Sunday, May 13, 2012

Mother's Day

Finding peace. It's hard not to see how wonderful life is when you're surrounded by amazing family and friends who love and support you in everything. All this sunshine doesn't hurt either. I'm taking this vacation to let go of my stresses and appreciate all that I have, and just enjoy the simple things in life. I don't need a lot of money, or possessions to feel rich. I've already got everything I'll ever need. My children, my family and my friends.

Wednesday, May 09, 2012

Support

How do you support someone who doesn't want it? My positive outlook, array of ideas and solutions fall on deaf ears. The path is set in his mind, things won't go any other way than how he sees it. Nothing will change that. Nothing else will work but what he's telling himself will. "I'll figure things out" is all I get, it's all I've gotten for 3-4 months. He's waiting for a magical solution to appear. Funny thing is they are all around him, he just has to open his mind to other ways than his way. He basically told me last night that the only way I can support him is to leave with the girls to "do what's best for you and our girls". I thought I was doing what was best. I thought that by standing by my husband in his time of need, and trying to preserve some hope of being a family at the end of this, was doing what's best. I thought trying to help him see the amazing life around him was doing what's best. Leaving feels like a cop out. The easy road. He doesn't have to face us and think about how him not being "here" is hurting us. He doesn't have to solve anything because we are being taken care of. How nice to just be able to toss your family to someone else to take care of and not have any responsibility to anyone but yourself. Meanwhile I get to take care of our family and the burden of caring for us falls on everyone else? That allows him the freedom to not actually work hard towards fixing anything, but rather wallow in his misery and not feel bad about doing it. Us being here puts pressure for him to find a solution.

Everyone has offered such great advice and insight, it's the only way I've gotten through this feeling strong and confident in myself. I have tried to be a vessel to communicate the ideas everyone has come up with, since he has refused to respond to anyone but me. I wish he would accept the support system he has all around him. Between my family and his we're surrounded by amazing people with so much life experience and insight to offer. I'm trying to stay strong in my resolve to be here for him and our family, even though he doesn't want me and keeps pushing harder and harder to keep me at arms length. It's not fair. It's not the first time. We were communicating so well, but all that is gone now. I'm on the outside looking in. The door is locked and I'm waiting on the doorstep until he lets me back in. I am thankful our girls are young enough that this won't even be a memory to them. I'm sad this is how we are welcoming our baby girl. I had such high hopes for this pregnancy and birth to be without life shattering stress and decisions like it was with Isabella. I will survive, I find joy in my girls and we will be happy no matter what.

Sunday, May 06, 2012

I Am A Rock

I am the only thing holding my family together right now.

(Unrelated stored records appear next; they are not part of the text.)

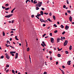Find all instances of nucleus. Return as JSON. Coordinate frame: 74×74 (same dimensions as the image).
Instances as JSON below:
<instances>
[{
    "instance_id": "obj_50",
    "label": "nucleus",
    "mask_w": 74,
    "mask_h": 74,
    "mask_svg": "<svg viewBox=\"0 0 74 74\" xmlns=\"http://www.w3.org/2000/svg\"><path fill=\"white\" fill-rule=\"evenodd\" d=\"M11 30H14V31H15L16 30L15 29H11Z\"/></svg>"
},
{
    "instance_id": "obj_16",
    "label": "nucleus",
    "mask_w": 74,
    "mask_h": 74,
    "mask_svg": "<svg viewBox=\"0 0 74 74\" xmlns=\"http://www.w3.org/2000/svg\"><path fill=\"white\" fill-rule=\"evenodd\" d=\"M15 38L16 40H19V39L17 38V36H16L15 37Z\"/></svg>"
},
{
    "instance_id": "obj_49",
    "label": "nucleus",
    "mask_w": 74,
    "mask_h": 74,
    "mask_svg": "<svg viewBox=\"0 0 74 74\" xmlns=\"http://www.w3.org/2000/svg\"><path fill=\"white\" fill-rule=\"evenodd\" d=\"M2 8H3V9H5V7L3 6H2Z\"/></svg>"
},
{
    "instance_id": "obj_19",
    "label": "nucleus",
    "mask_w": 74,
    "mask_h": 74,
    "mask_svg": "<svg viewBox=\"0 0 74 74\" xmlns=\"http://www.w3.org/2000/svg\"><path fill=\"white\" fill-rule=\"evenodd\" d=\"M71 49H72V46H71V45L69 47V50H71Z\"/></svg>"
},
{
    "instance_id": "obj_10",
    "label": "nucleus",
    "mask_w": 74,
    "mask_h": 74,
    "mask_svg": "<svg viewBox=\"0 0 74 74\" xmlns=\"http://www.w3.org/2000/svg\"><path fill=\"white\" fill-rule=\"evenodd\" d=\"M67 64L68 65H70V64H71V61H68Z\"/></svg>"
},
{
    "instance_id": "obj_1",
    "label": "nucleus",
    "mask_w": 74,
    "mask_h": 74,
    "mask_svg": "<svg viewBox=\"0 0 74 74\" xmlns=\"http://www.w3.org/2000/svg\"><path fill=\"white\" fill-rule=\"evenodd\" d=\"M42 2H39L38 3L36 4V7H41V5H42Z\"/></svg>"
},
{
    "instance_id": "obj_18",
    "label": "nucleus",
    "mask_w": 74,
    "mask_h": 74,
    "mask_svg": "<svg viewBox=\"0 0 74 74\" xmlns=\"http://www.w3.org/2000/svg\"><path fill=\"white\" fill-rule=\"evenodd\" d=\"M33 3H34V4H36V3H37V2H36V0L34 1H33Z\"/></svg>"
},
{
    "instance_id": "obj_27",
    "label": "nucleus",
    "mask_w": 74,
    "mask_h": 74,
    "mask_svg": "<svg viewBox=\"0 0 74 74\" xmlns=\"http://www.w3.org/2000/svg\"><path fill=\"white\" fill-rule=\"evenodd\" d=\"M9 66H10L9 65L7 64L6 67H9Z\"/></svg>"
},
{
    "instance_id": "obj_41",
    "label": "nucleus",
    "mask_w": 74,
    "mask_h": 74,
    "mask_svg": "<svg viewBox=\"0 0 74 74\" xmlns=\"http://www.w3.org/2000/svg\"><path fill=\"white\" fill-rule=\"evenodd\" d=\"M49 35L50 36H52V33H50Z\"/></svg>"
},
{
    "instance_id": "obj_15",
    "label": "nucleus",
    "mask_w": 74,
    "mask_h": 74,
    "mask_svg": "<svg viewBox=\"0 0 74 74\" xmlns=\"http://www.w3.org/2000/svg\"><path fill=\"white\" fill-rule=\"evenodd\" d=\"M47 20H48V21H49V22H52V21L50 19V18H48L47 19Z\"/></svg>"
},
{
    "instance_id": "obj_28",
    "label": "nucleus",
    "mask_w": 74,
    "mask_h": 74,
    "mask_svg": "<svg viewBox=\"0 0 74 74\" xmlns=\"http://www.w3.org/2000/svg\"><path fill=\"white\" fill-rule=\"evenodd\" d=\"M66 33V32L65 31H64L62 33V34H63V35L64 34H65V33Z\"/></svg>"
},
{
    "instance_id": "obj_59",
    "label": "nucleus",
    "mask_w": 74,
    "mask_h": 74,
    "mask_svg": "<svg viewBox=\"0 0 74 74\" xmlns=\"http://www.w3.org/2000/svg\"><path fill=\"white\" fill-rule=\"evenodd\" d=\"M10 54H11V55H12V54H13V53H12V51L10 52Z\"/></svg>"
},
{
    "instance_id": "obj_14",
    "label": "nucleus",
    "mask_w": 74,
    "mask_h": 74,
    "mask_svg": "<svg viewBox=\"0 0 74 74\" xmlns=\"http://www.w3.org/2000/svg\"><path fill=\"white\" fill-rule=\"evenodd\" d=\"M5 58H6L8 59H10V56H6Z\"/></svg>"
},
{
    "instance_id": "obj_51",
    "label": "nucleus",
    "mask_w": 74,
    "mask_h": 74,
    "mask_svg": "<svg viewBox=\"0 0 74 74\" xmlns=\"http://www.w3.org/2000/svg\"><path fill=\"white\" fill-rule=\"evenodd\" d=\"M56 65H58V62L57 61L56 62Z\"/></svg>"
},
{
    "instance_id": "obj_53",
    "label": "nucleus",
    "mask_w": 74,
    "mask_h": 74,
    "mask_svg": "<svg viewBox=\"0 0 74 74\" xmlns=\"http://www.w3.org/2000/svg\"><path fill=\"white\" fill-rule=\"evenodd\" d=\"M47 74V73L46 72H45L43 73V74Z\"/></svg>"
},
{
    "instance_id": "obj_46",
    "label": "nucleus",
    "mask_w": 74,
    "mask_h": 74,
    "mask_svg": "<svg viewBox=\"0 0 74 74\" xmlns=\"http://www.w3.org/2000/svg\"><path fill=\"white\" fill-rule=\"evenodd\" d=\"M45 35H46V34H43V35L42 36V37H45Z\"/></svg>"
},
{
    "instance_id": "obj_62",
    "label": "nucleus",
    "mask_w": 74,
    "mask_h": 74,
    "mask_svg": "<svg viewBox=\"0 0 74 74\" xmlns=\"http://www.w3.org/2000/svg\"><path fill=\"white\" fill-rule=\"evenodd\" d=\"M12 52L13 53H16V51H12Z\"/></svg>"
},
{
    "instance_id": "obj_3",
    "label": "nucleus",
    "mask_w": 74,
    "mask_h": 74,
    "mask_svg": "<svg viewBox=\"0 0 74 74\" xmlns=\"http://www.w3.org/2000/svg\"><path fill=\"white\" fill-rule=\"evenodd\" d=\"M68 43V41L67 40H66L65 41V42H64V46H66L67 45V43Z\"/></svg>"
},
{
    "instance_id": "obj_24",
    "label": "nucleus",
    "mask_w": 74,
    "mask_h": 74,
    "mask_svg": "<svg viewBox=\"0 0 74 74\" xmlns=\"http://www.w3.org/2000/svg\"><path fill=\"white\" fill-rule=\"evenodd\" d=\"M58 57H60V56H61V55L60 54H58Z\"/></svg>"
},
{
    "instance_id": "obj_39",
    "label": "nucleus",
    "mask_w": 74,
    "mask_h": 74,
    "mask_svg": "<svg viewBox=\"0 0 74 74\" xmlns=\"http://www.w3.org/2000/svg\"><path fill=\"white\" fill-rule=\"evenodd\" d=\"M67 12H68V13H69V14H70L71 13V12H70V10L67 11Z\"/></svg>"
},
{
    "instance_id": "obj_63",
    "label": "nucleus",
    "mask_w": 74,
    "mask_h": 74,
    "mask_svg": "<svg viewBox=\"0 0 74 74\" xmlns=\"http://www.w3.org/2000/svg\"><path fill=\"white\" fill-rule=\"evenodd\" d=\"M45 24H43V26H45Z\"/></svg>"
},
{
    "instance_id": "obj_44",
    "label": "nucleus",
    "mask_w": 74,
    "mask_h": 74,
    "mask_svg": "<svg viewBox=\"0 0 74 74\" xmlns=\"http://www.w3.org/2000/svg\"><path fill=\"white\" fill-rule=\"evenodd\" d=\"M9 70H10L9 69L7 70L6 71V73H7L9 71Z\"/></svg>"
},
{
    "instance_id": "obj_36",
    "label": "nucleus",
    "mask_w": 74,
    "mask_h": 74,
    "mask_svg": "<svg viewBox=\"0 0 74 74\" xmlns=\"http://www.w3.org/2000/svg\"><path fill=\"white\" fill-rule=\"evenodd\" d=\"M1 59H3L4 58V56H1Z\"/></svg>"
},
{
    "instance_id": "obj_60",
    "label": "nucleus",
    "mask_w": 74,
    "mask_h": 74,
    "mask_svg": "<svg viewBox=\"0 0 74 74\" xmlns=\"http://www.w3.org/2000/svg\"><path fill=\"white\" fill-rule=\"evenodd\" d=\"M57 24H58V25H59V24H60V23H59V21H58L57 22Z\"/></svg>"
},
{
    "instance_id": "obj_7",
    "label": "nucleus",
    "mask_w": 74,
    "mask_h": 74,
    "mask_svg": "<svg viewBox=\"0 0 74 74\" xmlns=\"http://www.w3.org/2000/svg\"><path fill=\"white\" fill-rule=\"evenodd\" d=\"M69 27L68 25H66L65 26V29L66 30H68L69 29Z\"/></svg>"
},
{
    "instance_id": "obj_11",
    "label": "nucleus",
    "mask_w": 74,
    "mask_h": 74,
    "mask_svg": "<svg viewBox=\"0 0 74 74\" xmlns=\"http://www.w3.org/2000/svg\"><path fill=\"white\" fill-rule=\"evenodd\" d=\"M69 19L70 22H71V21H72V17H71V16H70L69 18Z\"/></svg>"
},
{
    "instance_id": "obj_6",
    "label": "nucleus",
    "mask_w": 74,
    "mask_h": 74,
    "mask_svg": "<svg viewBox=\"0 0 74 74\" xmlns=\"http://www.w3.org/2000/svg\"><path fill=\"white\" fill-rule=\"evenodd\" d=\"M60 38H57V42H60Z\"/></svg>"
},
{
    "instance_id": "obj_29",
    "label": "nucleus",
    "mask_w": 74,
    "mask_h": 74,
    "mask_svg": "<svg viewBox=\"0 0 74 74\" xmlns=\"http://www.w3.org/2000/svg\"><path fill=\"white\" fill-rule=\"evenodd\" d=\"M36 10H39V8H38V7H36Z\"/></svg>"
},
{
    "instance_id": "obj_20",
    "label": "nucleus",
    "mask_w": 74,
    "mask_h": 74,
    "mask_svg": "<svg viewBox=\"0 0 74 74\" xmlns=\"http://www.w3.org/2000/svg\"><path fill=\"white\" fill-rule=\"evenodd\" d=\"M60 27H61V28H62V29L64 28V26L63 25H61V26H60Z\"/></svg>"
},
{
    "instance_id": "obj_23",
    "label": "nucleus",
    "mask_w": 74,
    "mask_h": 74,
    "mask_svg": "<svg viewBox=\"0 0 74 74\" xmlns=\"http://www.w3.org/2000/svg\"><path fill=\"white\" fill-rule=\"evenodd\" d=\"M27 51L28 52H29V51H30V48H29V47H28L27 48Z\"/></svg>"
},
{
    "instance_id": "obj_12",
    "label": "nucleus",
    "mask_w": 74,
    "mask_h": 74,
    "mask_svg": "<svg viewBox=\"0 0 74 74\" xmlns=\"http://www.w3.org/2000/svg\"><path fill=\"white\" fill-rule=\"evenodd\" d=\"M40 14H41V15H44V12L42 11H41L40 12Z\"/></svg>"
},
{
    "instance_id": "obj_34",
    "label": "nucleus",
    "mask_w": 74,
    "mask_h": 74,
    "mask_svg": "<svg viewBox=\"0 0 74 74\" xmlns=\"http://www.w3.org/2000/svg\"><path fill=\"white\" fill-rule=\"evenodd\" d=\"M7 44L8 43V44H10V41H9L8 40L7 41Z\"/></svg>"
},
{
    "instance_id": "obj_47",
    "label": "nucleus",
    "mask_w": 74,
    "mask_h": 74,
    "mask_svg": "<svg viewBox=\"0 0 74 74\" xmlns=\"http://www.w3.org/2000/svg\"><path fill=\"white\" fill-rule=\"evenodd\" d=\"M63 7L64 8H66V5H63Z\"/></svg>"
},
{
    "instance_id": "obj_43",
    "label": "nucleus",
    "mask_w": 74,
    "mask_h": 74,
    "mask_svg": "<svg viewBox=\"0 0 74 74\" xmlns=\"http://www.w3.org/2000/svg\"><path fill=\"white\" fill-rule=\"evenodd\" d=\"M41 45H42V47H44V45L42 43V44H41Z\"/></svg>"
},
{
    "instance_id": "obj_8",
    "label": "nucleus",
    "mask_w": 74,
    "mask_h": 74,
    "mask_svg": "<svg viewBox=\"0 0 74 74\" xmlns=\"http://www.w3.org/2000/svg\"><path fill=\"white\" fill-rule=\"evenodd\" d=\"M18 53H16V56L15 57V59H17L18 58Z\"/></svg>"
},
{
    "instance_id": "obj_9",
    "label": "nucleus",
    "mask_w": 74,
    "mask_h": 74,
    "mask_svg": "<svg viewBox=\"0 0 74 74\" xmlns=\"http://www.w3.org/2000/svg\"><path fill=\"white\" fill-rule=\"evenodd\" d=\"M65 39V37H61L60 40L62 41H63V40H64Z\"/></svg>"
},
{
    "instance_id": "obj_38",
    "label": "nucleus",
    "mask_w": 74,
    "mask_h": 74,
    "mask_svg": "<svg viewBox=\"0 0 74 74\" xmlns=\"http://www.w3.org/2000/svg\"><path fill=\"white\" fill-rule=\"evenodd\" d=\"M61 71H62V73L63 74H64V71L62 70H61Z\"/></svg>"
},
{
    "instance_id": "obj_32",
    "label": "nucleus",
    "mask_w": 74,
    "mask_h": 74,
    "mask_svg": "<svg viewBox=\"0 0 74 74\" xmlns=\"http://www.w3.org/2000/svg\"><path fill=\"white\" fill-rule=\"evenodd\" d=\"M29 58L30 62H31V58H30V56L29 55Z\"/></svg>"
},
{
    "instance_id": "obj_21",
    "label": "nucleus",
    "mask_w": 74,
    "mask_h": 74,
    "mask_svg": "<svg viewBox=\"0 0 74 74\" xmlns=\"http://www.w3.org/2000/svg\"><path fill=\"white\" fill-rule=\"evenodd\" d=\"M9 9H10V8H8L5 9V10H6V11H8V10Z\"/></svg>"
},
{
    "instance_id": "obj_35",
    "label": "nucleus",
    "mask_w": 74,
    "mask_h": 74,
    "mask_svg": "<svg viewBox=\"0 0 74 74\" xmlns=\"http://www.w3.org/2000/svg\"><path fill=\"white\" fill-rule=\"evenodd\" d=\"M44 14H45V15H48V13L45 12L44 13Z\"/></svg>"
},
{
    "instance_id": "obj_42",
    "label": "nucleus",
    "mask_w": 74,
    "mask_h": 74,
    "mask_svg": "<svg viewBox=\"0 0 74 74\" xmlns=\"http://www.w3.org/2000/svg\"><path fill=\"white\" fill-rule=\"evenodd\" d=\"M34 15H32L31 16L32 18H34Z\"/></svg>"
},
{
    "instance_id": "obj_52",
    "label": "nucleus",
    "mask_w": 74,
    "mask_h": 74,
    "mask_svg": "<svg viewBox=\"0 0 74 74\" xmlns=\"http://www.w3.org/2000/svg\"><path fill=\"white\" fill-rule=\"evenodd\" d=\"M62 67L63 69H64V68H65V66H64L63 65L62 66Z\"/></svg>"
},
{
    "instance_id": "obj_17",
    "label": "nucleus",
    "mask_w": 74,
    "mask_h": 74,
    "mask_svg": "<svg viewBox=\"0 0 74 74\" xmlns=\"http://www.w3.org/2000/svg\"><path fill=\"white\" fill-rule=\"evenodd\" d=\"M12 73H13V74H15V71H14V70H12Z\"/></svg>"
},
{
    "instance_id": "obj_31",
    "label": "nucleus",
    "mask_w": 74,
    "mask_h": 74,
    "mask_svg": "<svg viewBox=\"0 0 74 74\" xmlns=\"http://www.w3.org/2000/svg\"><path fill=\"white\" fill-rule=\"evenodd\" d=\"M3 36H5V33H4V32H3Z\"/></svg>"
},
{
    "instance_id": "obj_64",
    "label": "nucleus",
    "mask_w": 74,
    "mask_h": 74,
    "mask_svg": "<svg viewBox=\"0 0 74 74\" xmlns=\"http://www.w3.org/2000/svg\"><path fill=\"white\" fill-rule=\"evenodd\" d=\"M50 60H52V58H50Z\"/></svg>"
},
{
    "instance_id": "obj_55",
    "label": "nucleus",
    "mask_w": 74,
    "mask_h": 74,
    "mask_svg": "<svg viewBox=\"0 0 74 74\" xmlns=\"http://www.w3.org/2000/svg\"><path fill=\"white\" fill-rule=\"evenodd\" d=\"M39 14L38 13V14H37V16H38V17H40V16H39Z\"/></svg>"
},
{
    "instance_id": "obj_56",
    "label": "nucleus",
    "mask_w": 74,
    "mask_h": 74,
    "mask_svg": "<svg viewBox=\"0 0 74 74\" xmlns=\"http://www.w3.org/2000/svg\"><path fill=\"white\" fill-rule=\"evenodd\" d=\"M49 52L50 54H51V53H52V51H49Z\"/></svg>"
},
{
    "instance_id": "obj_5",
    "label": "nucleus",
    "mask_w": 74,
    "mask_h": 74,
    "mask_svg": "<svg viewBox=\"0 0 74 74\" xmlns=\"http://www.w3.org/2000/svg\"><path fill=\"white\" fill-rule=\"evenodd\" d=\"M51 42L52 43H53L54 42V39L52 38H51L50 39Z\"/></svg>"
},
{
    "instance_id": "obj_2",
    "label": "nucleus",
    "mask_w": 74,
    "mask_h": 74,
    "mask_svg": "<svg viewBox=\"0 0 74 74\" xmlns=\"http://www.w3.org/2000/svg\"><path fill=\"white\" fill-rule=\"evenodd\" d=\"M13 14H9V15H7L5 16V17L6 18H9L10 17H11V16H12L13 15Z\"/></svg>"
},
{
    "instance_id": "obj_48",
    "label": "nucleus",
    "mask_w": 74,
    "mask_h": 74,
    "mask_svg": "<svg viewBox=\"0 0 74 74\" xmlns=\"http://www.w3.org/2000/svg\"><path fill=\"white\" fill-rule=\"evenodd\" d=\"M42 10H45V9L44 8H41Z\"/></svg>"
},
{
    "instance_id": "obj_13",
    "label": "nucleus",
    "mask_w": 74,
    "mask_h": 74,
    "mask_svg": "<svg viewBox=\"0 0 74 74\" xmlns=\"http://www.w3.org/2000/svg\"><path fill=\"white\" fill-rule=\"evenodd\" d=\"M15 10V8H14L11 11V13H13L14 12V11Z\"/></svg>"
},
{
    "instance_id": "obj_22",
    "label": "nucleus",
    "mask_w": 74,
    "mask_h": 74,
    "mask_svg": "<svg viewBox=\"0 0 74 74\" xmlns=\"http://www.w3.org/2000/svg\"><path fill=\"white\" fill-rule=\"evenodd\" d=\"M53 18L54 20H55L56 19V18H55V16H53Z\"/></svg>"
},
{
    "instance_id": "obj_26",
    "label": "nucleus",
    "mask_w": 74,
    "mask_h": 74,
    "mask_svg": "<svg viewBox=\"0 0 74 74\" xmlns=\"http://www.w3.org/2000/svg\"><path fill=\"white\" fill-rule=\"evenodd\" d=\"M54 33H58V30H56L54 31Z\"/></svg>"
},
{
    "instance_id": "obj_30",
    "label": "nucleus",
    "mask_w": 74,
    "mask_h": 74,
    "mask_svg": "<svg viewBox=\"0 0 74 74\" xmlns=\"http://www.w3.org/2000/svg\"><path fill=\"white\" fill-rule=\"evenodd\" d=\"M53 26L55 27H57V25H56V24H55L53 25Z\"/></svg>"
},
{
    "instance_id": "obj_40",
    "label": "nucleus",
    "mask_w": 74,
    "mask_h": 74,
    "mask_svg": "<svg viewBox=\"0 0 74 74\" xmlns=\"http://www.w3.org/2000/svg\"><path fill=\"white\" fill-rule=\"evenodd\" d=\"M49 15L50 16H52V13H51V12H50Z\"/></svg>"
},
{
    "instance_id": "obj_45",
    "label": "nucleus",
    "mask_w": 74,
    "mask_h": 74,
    "mask_svg": "<svg viewBox=\"0 0 74 74\" xmlns=\"http://www.w3.org/2000/svg\"><path fill=\"white\" fill-rule=\"evenodd\" d=\"M5 6H6V7H8V4H6Z\"/></svg>"
},
{
    "instance_id": "obj_58",
    "label": "nucleus",
    "mask_w": 74,
    "mask_h": 74,
    "mask_svg": "<svg viewBox=\"0 0 74 74\" xmlns=\"http://www.w3.org/2000/svg\"><path fill=\"white\" fill-rule=\"evenodd\" d=\"M5 55H6V56H8V55L7 53H6L5 54Z\"/></svg>"
},
{
    "instance_id": "obj_57",
    "label": "nucleus",
    "mask_w": 74,
    "mask_h": 74,
    "mask_svg": "<svg viewBox=\"0 0 74 74\" xmlns=\"http://www.w3.org/2000/svg\"><path fill=\"white\" fill-rule=\"evenodd\" d=\"M5 46L7 47H8V45H7V44H6Z\"/></svg>"
},
{
    "instance_id": "obj_25",
    "label": "nucleus",
    "mask_w": 74,
    "mask_h": 74,
    "mask_svg": "<svg viewBox=\"0 0 74 74\" xmlns=\"http://www.w3.org/2000/svg\"><path fill=\"white\" fill-rule=\"evenodd\" d=\"M66 2L67 4H69V1L68 0H66Z\"/></svg>"
},
{
    "instance_id": "obj_61",
    "label": "nucleus",
    "mask_w": 74,
    "mask_h": 74,
    "mask_svg": "<svg viewBox=\"0 0 74 74\" xmlns=\"http://www.w3.org/2000/svg\"><path fill=\"white\" fill-rule=\"evenodd\" d=\"M65 15H66V16H67V12H66L65 13Z\"/></svg>"
},
{
    "instance_id": "obj_37",
    "label": "nucleus",
    "mask_w": 74,
    "mask_h": 74,
    "mask_svg": "<svg viewBox=\"0 0 74 74\" xmlns=\"http://www.w3.org/2000/svg\"><path fill=\"white\" fill-rule=\"evenodd\" d=\"M10 47H11V48H12V49H14V47L11 46H10Z\"/></svg>"
},
{
    "instance_id": "obj_54",
    "label": "nucleus",
    "mask_w": 74,
    "mask_h": 74,
    "mask_svg": "<svg viewBox=\"0 0 74 74\" xmlns=\"http://www.w3.org/2000/svg\"><path fill=\"white\" fill-rule=\"evenodd\" d=\"M10 33H14V32H13V31H12L10 32Z\"/></svg>"
},
{
    "instance_id": "obj_33",
    "label": "nucleus",
    "mask_w": 74,
    "mask_h": 74,
    "mask_svg": "<svg viewBox=\"0 0 74 74\" xmlns=\"http://www.w3.org/2000/svg\"><path fill=\"white\" fill-rule=\"evenodd\" d=\"M65 53H66V54H67L69 53V52H68V51H66Z\"/></svg>"
},
{
    "instance_id": "obj_4",
    "label": "nucleus",
    "mask_w": 74,
    "mask_h": 74,
    "mask_svg": "<svg viewBox=\"0 0 74 74\" xmlns=\"http://www.w3.org/2000/svg\"><path fill=\"white\" fill-rule=\"evenodd\" d=\"M40 21L41 22H45V23H46V21L44 20L43 19H42L41 18L40 19Z\"/></svg>"
}]
</instances>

 It's tiring. Some days are good, others are really hard. It's wearing me down, and I'm not sure how much longer I can be the rock for everyone. Isabella and I are at each other on the bad days. My stress is her stress, and that breaks my heart. She shouldn't have to feel or take any of this. It's not fair. The last few days she's been throwing major fits at lunch time. I figured out today that it's because she wants us all to eat together. We don't spend any time as a family anymore and she notices. I just want to cry. I want to scream. I want him to wake up and see what he's missing, how he's hurting his family. My compromise has been to let her eat lunch in the living room in front of the tv where daddy is. At least then we're all together.. She longs for his attention, however she can get it. He's a great dad, but right now he's not a father or a husband. I don't know who or what he is, and neither does he.

The upside: It's brought mom and I closer. We've been through our periods of not getting along, but I feel closer than ever right now. It's nice to be able to confide in her and get advice and a boost of energy to keep moving forward. We have always had a link between us, which has been good and bad at times. It allows us to be in each others' shoes to connect and understand. She has helped me find patience and clarity in an otherwise muddled and confusing time.

I'm so excited for our little girl to be born. Birth is amazing, and children are wonderful. Hard work but wonderful. I feel a little guilty. Part of me is dying for her to come sooner rather than later so that people will visit and I can have a break from this atmosphere. With her birth somehow comes this new freedom. It's strange to say that, considering how children take away a lot of freedoms, but once she's here people will come visit, then summer starts and we will be gone often to visit family so I will have help with the girls now and again and a break from the depressing atmosphere my home has become.

I'm trying to be understanding, supportive and positive. I'm trying to be a good wife and a mom. For better or for worse..turn the other cheek.. however you want to look at it I have stood true and strong by my vows, by what the bible teaches, by my own personal expectations.. I have found strength when I thought I couldn't go on, I have realized my full potential as a person and have learned to love myself no matter what.